Ok, that means rand() function do not make a system call each time invoked, isn´t it?
Now, rand() as well as random() are thread-safe routines, so they need to use a lock to protect the seed (unlike say random_r ()). On i?86, glibc inlines the lock code: 14: b9 01 00 00 00 mov $0x1,%ecx 19: 65 83 3d 0c 00 00 00 cmpl $0x0,%gs:0xc 20: 00 21: 74 01 je 24 <__random+0x24> 23: f0 0f b1 8b XX XX XX lock cmpxchg %ecx,0xXXXXXXXX(%ebx) 2a: XX 2b: 0f 85 8f 01 00 00 jne 1c0 <_L_mutex_lock_13> and similarly for unlock. %gs:0xc ought to be non-zero only when the first pthread_call in the program has been made.
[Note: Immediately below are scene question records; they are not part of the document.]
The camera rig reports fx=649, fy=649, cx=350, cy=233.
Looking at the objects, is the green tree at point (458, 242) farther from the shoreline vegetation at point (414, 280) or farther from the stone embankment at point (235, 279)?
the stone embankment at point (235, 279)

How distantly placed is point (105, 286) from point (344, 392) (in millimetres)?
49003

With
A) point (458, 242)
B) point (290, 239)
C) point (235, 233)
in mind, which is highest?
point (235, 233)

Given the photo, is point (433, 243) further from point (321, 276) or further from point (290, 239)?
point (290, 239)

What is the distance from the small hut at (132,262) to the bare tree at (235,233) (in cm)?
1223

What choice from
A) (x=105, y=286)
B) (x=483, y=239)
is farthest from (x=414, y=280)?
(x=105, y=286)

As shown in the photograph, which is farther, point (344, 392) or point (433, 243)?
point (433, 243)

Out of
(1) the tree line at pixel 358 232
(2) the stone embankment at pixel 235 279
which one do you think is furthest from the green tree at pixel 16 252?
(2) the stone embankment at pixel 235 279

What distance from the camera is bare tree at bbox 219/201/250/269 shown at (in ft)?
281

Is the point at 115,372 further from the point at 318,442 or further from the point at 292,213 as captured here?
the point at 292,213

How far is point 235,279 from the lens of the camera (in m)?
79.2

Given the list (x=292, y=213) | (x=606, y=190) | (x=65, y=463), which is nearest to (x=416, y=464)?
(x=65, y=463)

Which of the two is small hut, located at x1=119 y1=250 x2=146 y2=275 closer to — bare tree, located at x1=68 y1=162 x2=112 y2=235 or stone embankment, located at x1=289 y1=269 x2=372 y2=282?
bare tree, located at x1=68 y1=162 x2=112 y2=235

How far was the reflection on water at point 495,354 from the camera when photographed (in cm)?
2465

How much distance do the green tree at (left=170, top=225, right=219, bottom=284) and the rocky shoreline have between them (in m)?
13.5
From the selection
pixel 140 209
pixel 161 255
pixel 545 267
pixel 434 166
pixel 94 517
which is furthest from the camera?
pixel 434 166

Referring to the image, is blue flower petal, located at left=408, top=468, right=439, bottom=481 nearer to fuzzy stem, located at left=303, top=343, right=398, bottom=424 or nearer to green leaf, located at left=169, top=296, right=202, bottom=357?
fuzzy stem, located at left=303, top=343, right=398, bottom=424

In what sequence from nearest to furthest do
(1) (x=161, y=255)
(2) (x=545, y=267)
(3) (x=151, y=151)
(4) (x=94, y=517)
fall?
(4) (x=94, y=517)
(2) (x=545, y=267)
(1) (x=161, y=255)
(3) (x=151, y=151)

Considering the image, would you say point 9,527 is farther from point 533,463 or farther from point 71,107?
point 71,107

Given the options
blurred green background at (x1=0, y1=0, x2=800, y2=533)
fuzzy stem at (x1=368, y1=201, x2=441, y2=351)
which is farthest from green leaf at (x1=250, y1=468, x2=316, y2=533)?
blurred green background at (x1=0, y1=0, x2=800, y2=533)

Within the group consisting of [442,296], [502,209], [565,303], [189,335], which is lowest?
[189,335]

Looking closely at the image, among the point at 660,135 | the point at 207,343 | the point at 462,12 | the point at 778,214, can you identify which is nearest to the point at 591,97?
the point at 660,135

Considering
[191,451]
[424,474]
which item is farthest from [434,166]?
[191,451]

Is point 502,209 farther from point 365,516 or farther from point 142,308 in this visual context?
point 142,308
On PIV, atomic instructions are horribly expensive. Either you have preloaded some library that called pthread_create, or your CPU is unable to do the jump around lock prefix trick quickly.
This is out of my scope (assembler, threads, atomic instructions ...) but I try to follow your explanation.
I certainly don't see your testcase being slow on my AMD64, neither for 64-bit nor 32-bit program.
Ok. The same for many other systems. Mine seems to be an odd exception.
First of all, try benchmarking random_r, then see under debugger if %gs:0xc is 0 or not.
Jakub, I would like to do it but I don´t know how. I have tried to implement a code to test random_r() function unsuccesfully: start = clock(); for(i=0; i<numero_ciclos; i++) { r = random_r(); } end = clock(); printf("%d M de random_r() en %.3f sec (example.: %d)\n", numero_ciclosM, (double)(end - start)/CLOCKS_PER_SEC, r); Can´t compile it. Gcc says me "too few arguments for function random_r()". I don´t know which variable to put inside random_r. Can you help me? Thanks!